**Problem:**
Please update all of the material below by changing every "riverbank" to "shoreline" and leaving everything else the same. Leave the pictures out of your answer.

--- Dataset ---

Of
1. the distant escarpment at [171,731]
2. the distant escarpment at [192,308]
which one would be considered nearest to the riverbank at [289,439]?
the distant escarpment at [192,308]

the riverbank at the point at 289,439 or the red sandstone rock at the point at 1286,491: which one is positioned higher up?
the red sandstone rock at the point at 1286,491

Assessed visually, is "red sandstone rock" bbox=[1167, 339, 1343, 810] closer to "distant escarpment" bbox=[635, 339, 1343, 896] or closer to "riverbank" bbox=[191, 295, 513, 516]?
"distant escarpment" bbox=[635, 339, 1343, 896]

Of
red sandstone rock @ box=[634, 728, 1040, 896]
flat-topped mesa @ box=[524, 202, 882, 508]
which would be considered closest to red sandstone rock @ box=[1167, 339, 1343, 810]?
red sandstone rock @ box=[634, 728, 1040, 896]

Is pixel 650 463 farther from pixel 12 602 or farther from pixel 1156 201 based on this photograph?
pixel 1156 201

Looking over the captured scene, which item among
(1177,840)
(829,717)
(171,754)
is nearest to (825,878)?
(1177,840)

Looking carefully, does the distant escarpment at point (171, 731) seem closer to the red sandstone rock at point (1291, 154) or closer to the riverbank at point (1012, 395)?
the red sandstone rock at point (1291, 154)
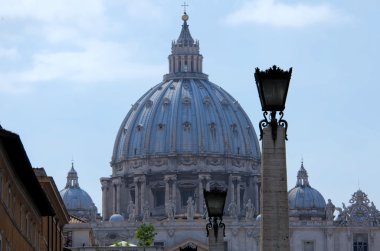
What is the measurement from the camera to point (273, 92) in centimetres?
1995

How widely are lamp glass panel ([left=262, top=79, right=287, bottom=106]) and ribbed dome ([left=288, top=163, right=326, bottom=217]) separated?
169 meters

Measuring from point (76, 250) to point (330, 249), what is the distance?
245 feet

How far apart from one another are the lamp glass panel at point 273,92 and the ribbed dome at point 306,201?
168710 mm

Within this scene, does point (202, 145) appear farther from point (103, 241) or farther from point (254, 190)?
point (103, 241)

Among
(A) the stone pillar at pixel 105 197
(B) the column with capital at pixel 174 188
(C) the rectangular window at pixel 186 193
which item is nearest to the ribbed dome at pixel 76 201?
(A) the stone pillar at pixel 105 197

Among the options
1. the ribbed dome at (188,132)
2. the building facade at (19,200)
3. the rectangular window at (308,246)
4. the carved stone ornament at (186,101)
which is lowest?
the building facade at (19,200)

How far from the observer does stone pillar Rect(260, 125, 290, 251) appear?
19.4 metres

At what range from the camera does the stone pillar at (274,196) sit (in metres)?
19.4

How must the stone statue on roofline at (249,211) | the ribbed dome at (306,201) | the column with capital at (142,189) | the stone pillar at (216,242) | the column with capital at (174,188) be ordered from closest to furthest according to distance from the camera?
1. the stone pillar at (216,242)
2. the stone statue on roofline at (249,211)
3. the column with capital at (142,189)
4. the column with capital at (174,188)
5. the ribbed dome at (306,201)

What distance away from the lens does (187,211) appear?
177 meters

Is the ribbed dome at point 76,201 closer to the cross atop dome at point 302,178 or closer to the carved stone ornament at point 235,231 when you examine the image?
the cross atop dome at point 302,178

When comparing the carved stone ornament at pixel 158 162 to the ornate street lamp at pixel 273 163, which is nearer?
the ornate street lamp at pixel 273 163

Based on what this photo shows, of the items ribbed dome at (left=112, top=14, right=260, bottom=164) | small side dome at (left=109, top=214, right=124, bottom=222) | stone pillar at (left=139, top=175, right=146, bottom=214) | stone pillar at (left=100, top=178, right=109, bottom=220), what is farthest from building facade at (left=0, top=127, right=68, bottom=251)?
stone pillar at (left=100, top=178, right=109, bottom=220)

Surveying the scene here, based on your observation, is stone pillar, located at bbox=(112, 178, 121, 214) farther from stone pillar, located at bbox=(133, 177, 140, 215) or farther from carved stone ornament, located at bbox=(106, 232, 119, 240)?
carved stone ornament, located at bbox=(106, 232, 119, 240)
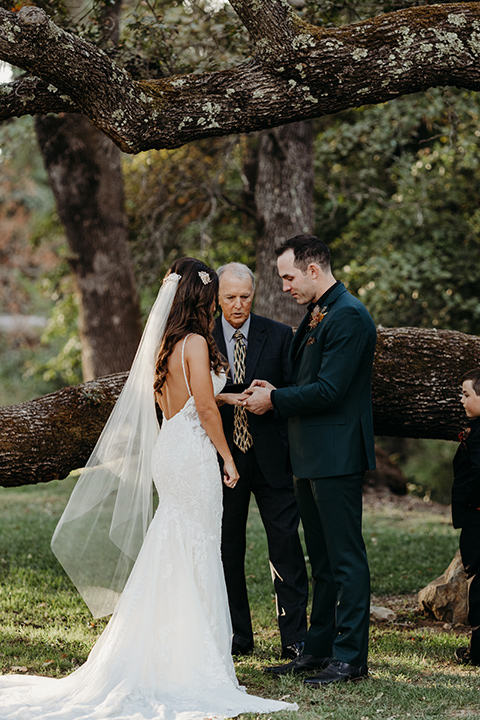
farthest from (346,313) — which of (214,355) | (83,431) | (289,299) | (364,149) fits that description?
(364,149)

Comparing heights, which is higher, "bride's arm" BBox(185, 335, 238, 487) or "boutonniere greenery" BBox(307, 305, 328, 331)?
"boutonniere greenery" BBox(307, 305, 328, 331)

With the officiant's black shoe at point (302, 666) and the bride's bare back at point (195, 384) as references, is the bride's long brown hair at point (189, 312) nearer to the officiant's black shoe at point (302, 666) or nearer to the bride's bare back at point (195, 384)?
the bride's bare back at point (195, 384)

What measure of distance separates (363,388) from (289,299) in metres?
6.17

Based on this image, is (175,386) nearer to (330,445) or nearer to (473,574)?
(330,445)

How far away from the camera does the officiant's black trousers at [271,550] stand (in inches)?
204

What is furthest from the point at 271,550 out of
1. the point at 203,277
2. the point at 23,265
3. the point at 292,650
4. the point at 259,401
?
the point at 23,265

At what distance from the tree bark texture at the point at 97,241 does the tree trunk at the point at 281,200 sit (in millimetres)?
2566

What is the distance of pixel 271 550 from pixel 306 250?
2.06 metres

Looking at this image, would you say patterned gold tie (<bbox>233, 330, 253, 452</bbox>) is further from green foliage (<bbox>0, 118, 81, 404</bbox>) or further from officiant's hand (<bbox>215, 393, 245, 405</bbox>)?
green foliage (<bbox>0, 118, 81, 404</bbox>)

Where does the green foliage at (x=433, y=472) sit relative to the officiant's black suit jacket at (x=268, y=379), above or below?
below

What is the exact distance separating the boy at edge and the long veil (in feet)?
6.72

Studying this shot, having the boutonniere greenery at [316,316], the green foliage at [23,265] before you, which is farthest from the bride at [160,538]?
the green foliage at [23,265]

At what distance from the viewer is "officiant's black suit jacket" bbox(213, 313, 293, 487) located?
207 inches

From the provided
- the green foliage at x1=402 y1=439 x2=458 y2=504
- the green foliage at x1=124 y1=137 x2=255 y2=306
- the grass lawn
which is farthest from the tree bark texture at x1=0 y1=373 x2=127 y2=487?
the green foliage at x1=402 y1=439 x2=458 y2=504
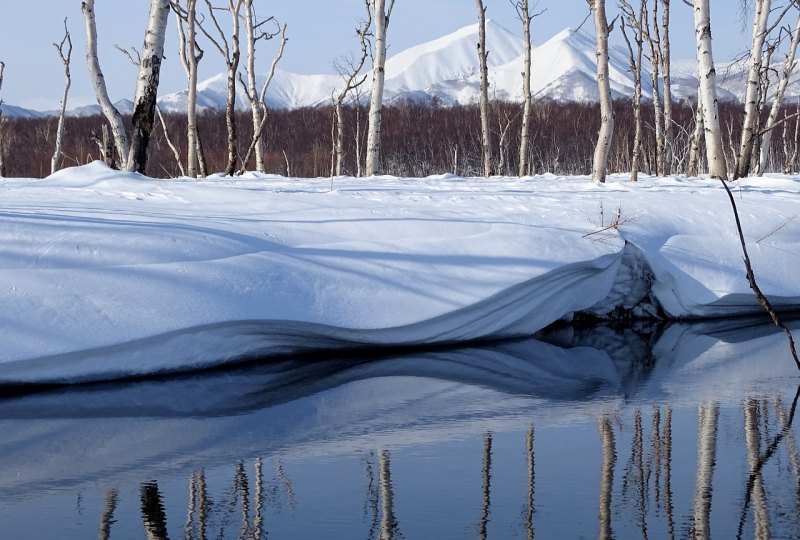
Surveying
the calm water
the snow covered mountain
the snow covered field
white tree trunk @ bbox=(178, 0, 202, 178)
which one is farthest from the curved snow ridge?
the snow covered mountain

---

**Response to this task:**
Of
1. the distant escarpment at [171,731]
2. the distant escarpment at [192,308]
which one would be considered nearest to the shoreline at [289,439]?
the distant escarpment at [192,308]

the shoreline at the point at 289,439 or the red sandstone rock at the point at 1286,491: which one is positioned higher up?
the red sandstone rock at the point at 1286,491

Assessed visually, is "red sandstone rock" bbox=[1167, 339, 1343, 810] closer to "distant escarpment" bbox=[635, 339, 1343, 896] or closer to "shoreline" bbox=[191, 295, 513, 516]?
"distant escarpment" bbox=[635, 339, 1343, 896]

Of
red sandstone rock @ box=[634, 728, 1040, 896]
flat-topped mesa @ box=[524, 202, 882, 508]
which would be considered closest to red sandstone rock @ box=[1167, 339, 1343, 810]?
red sandstone rock @ box=[634, 728, 1040, 896]

Is pixel 650 463 farther from pixel 12 602 or farther from pixel 1156 201 based on this photograph?
pixel 1156 201

Looking over the captured scene, which item among
(1177,840)
(829,717)
(171,754)
is nearest to (825,878)?
(1177,840)

Looking carefully, does the distant escarpment at point (171, 731) seem closer to the red sandstone rock at point (1291, 154) or closer to the shoreline at point (1012, 395)?
the red sandstone rock at point (1291, 154)
What is the measurement from the camera to point (273, 92) in centimetres?
1995

How widely are lamp glass panel ([left=262, top=79, right=287, bottom=106]) and ribbed dome ([left=288, top=163, right=326, bottom=217]) separated?
169 meters

Measuring from point (76, 250) to point (330, 249), what is the distance?
245 feet

How far apart from one another are the lamp glass panel at point 273,92 and the ribbed dome at point 306,201?
168710 mm

Within this scene, does point (202, 145) appear farther from point (103, 241) or farther from point (254, 190)?
point (103, 241)

Among
(A) the stone pillar at pixel 105 197
(B) the column with capital at pixel 174 188
(C) the rectangular window at pixel 186 193
which item is nearest to the ribbed dome at pixel 76 201?
(A) the stone pillar at pixel 105 197

Among the options
1. the ribbed dome at (188,132)
2. the building facade at (19,200)
3. the rectangular window at (308,246)
4. the carved stone ornament at (186,101)
which is lowest?
the building facade at (19,200)

How far from the observer does stone pillar Rect(260, 125, 290, 251) appear?
19.4 metres

At what range from the camera does the stone pillar at (274,196) sit (in metres)?
19.4

How must the stone statue on roofline at (249,211) | the ribbed dome at (306,201) | the column with capital at (142,189) | the stone pillar at (216,242) | the column with capital at (174,188) be ordered from closest to furthest according to distance from the camera?
1. the stone pillar at (216,242)
2. the stone statue on roofline at (249,211)
3. the column with capital at (142,189)
4. the column with capital at (174,188)
5. the ribbed dome at (306,201)

What distance away from the lens does (187,211) appear?
177 meters

Is the ribbed dome at point 76,201 closer to the cross atop dome at point 302,178 or closer to the carved stone ornament at point 235,231 when you examine the image?
the cross atop dome at point 302,178

When comparing the carved stone ornament at pixel 158 162 to the ornate street lamp at pixel 273 163, which is nearer?
the ornate street lamp at pixel 273 163

Based on what this photo shows, of the items ribbed dome at (left=112, top=14, right=260, bottom=164) | small side dome at (left=109, top=214, right=124, bottom=222) | stone pillar at (left=139, top=175, right=146, bottom=214) | stone pillar at (left=100, top=178, right=109, bottom=220), what is farthest from building facade at (left=0, top=127, right=68, bottom=251)?
stone pillar at (left=100, top=178, right=109, bottom=220)

Surveying the scene here, based on your observation, is stone pillar, located at bbox=(112, 178, 121, 214) farther from stone pillar, located at bbox=(133, 177, 140, 215) or farther from carved stone ornament, located at bbox=(106, 232, 119, 240)?
carved stone ornament, located at bbox=(106, 232, 119, 240)
farthest from (346,313) — which of (214,355) | (83,431) | (289,299) | (364,149) fits that description?
(364,149)

Comparing heights, which is higher, "bride's arm" BBox(185, 335, 238, 487) or "boutonniere greenery" BBox(307, 305, 328, 331)?
"boutonniere greenery" BBox(307, 305, 328, 331)

With the officiant's black shoe at point (302, 666) and the bride's bare back at point (195, 384) as references, is the bride's long brown hair at point (189, 312) nearer to the officiant's black shoe at point (302, 666) or nearer to the bride's bare back at point (195, 384)?
the bride's bare back at point (195, 384)

What measure of distance separates (363,388) from (289,299) in metres?
6.17

Based on this image, is (175,386) nearer to (330,445) or nearer to (473,574)?
(330,445)

How far away from the camera does the officiant's black trousers at [271,550] stand (in inches)?
204

What is furthest from the point at 271,550 out of
1. the point at 203,277
2. the point at 23,265
3. the point at 292,650
4. the point at 259,401
?
the point at 23,265

At what distance from the tree bark texture at the point at 97,241 does the tree trunk at the point at 281,200 sit (in millimetres)?
2566

What is the distance of pixel 271 550 from pixel 306 250?
2.06 metres

Looking at this image, would you say patterned gold tie (<bbox>233, 330, 253, 452</bbox>) is further from green foliage (<bbox>0, 118, 81, 404</bbox>) or further from officiant's hand (<bbox>215, 393, 245, 405</bbox>)?
green foliage (<bbox>0, 118, 81, 404</bbox>)

Where does the green foliage at (x=433, y=472) sit relative to the officiant's black suit jacket at (x=268, y=379), above or below?
below

What is the exact distance separating the boy at edge and the long veil (in feet)?
6.72

Studying this shot, having the boutonniere greenery at [316,316], the green foliage at [23,265] before you, which is farthest from the bride at [160,538]?
the green foliage at [23,265]

At what distance from the viewer is "officiant's black suit jacket" bbox(213, 313, 293, 487) located?
207 inches

From the provided
- the green foliage at x1=402 y1=439 x2=458 y2=504
- the green foliage at x1=124 y1=137 x2=255 y2=306
- the grass lawn
which is farthest from the tree bark texture at x1=0 y1=373 x2=127 y2=487?
the green foliage at x1=402 y1=439 x2=458 y2=504
Surveying
the calm water
the snow covered mountain
the snow covered field
white tree trunk @ bbox=(178, 0, 202, 178)
which one is farthest from the curved snow ridge?
the snow covered mountain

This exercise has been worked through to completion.